→ Exercise directions:
Set down, exactly and with no pictures, the line that contains "Simfix product label - 7337A2A23206-D" and all lines after it in the listing.

→ Source material:
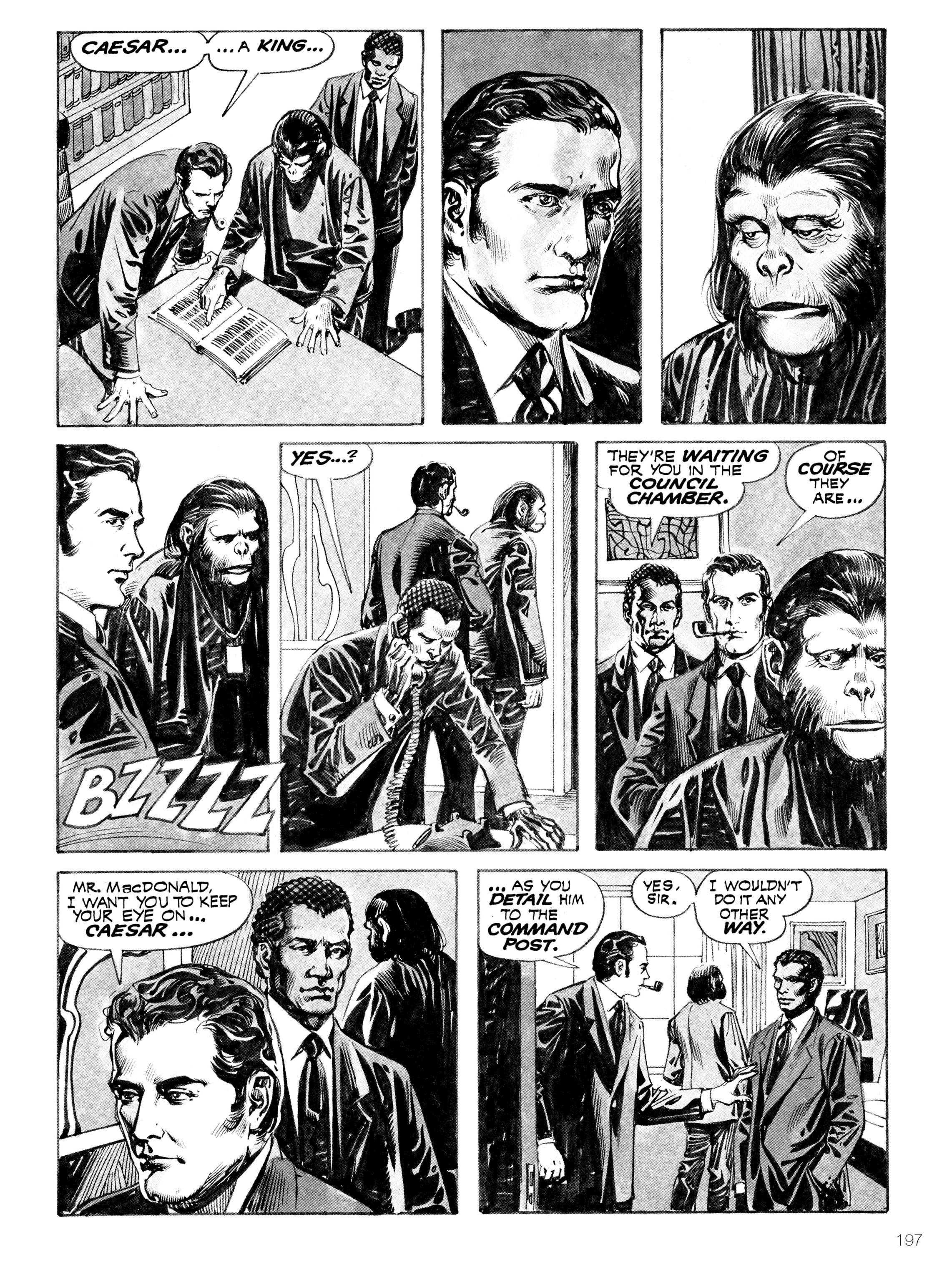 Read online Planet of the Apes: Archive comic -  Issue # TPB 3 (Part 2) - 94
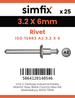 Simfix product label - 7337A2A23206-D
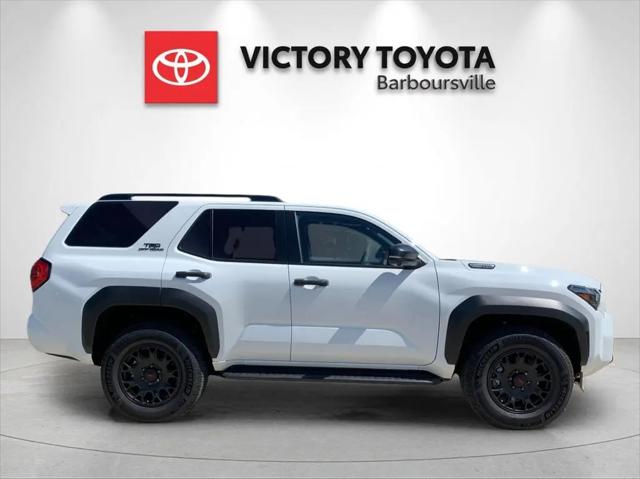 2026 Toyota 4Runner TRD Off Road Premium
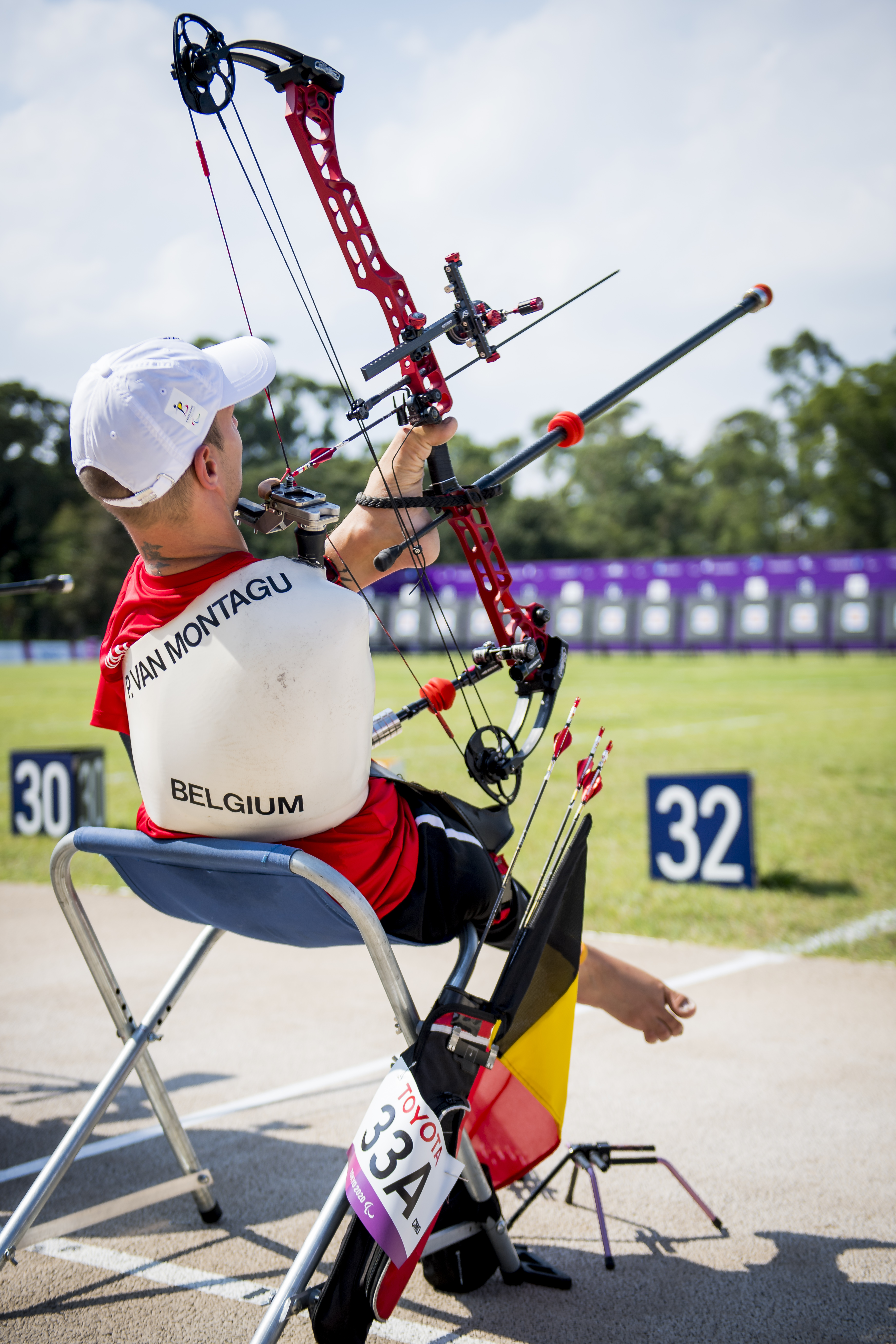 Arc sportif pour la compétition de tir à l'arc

→ Problem solution:
 Simfix product label - 7337A2A23206-D
 2026 Toyota 4Runner TRD Off Road Premium
 Arc sportif pour la compétition de tir à l'arc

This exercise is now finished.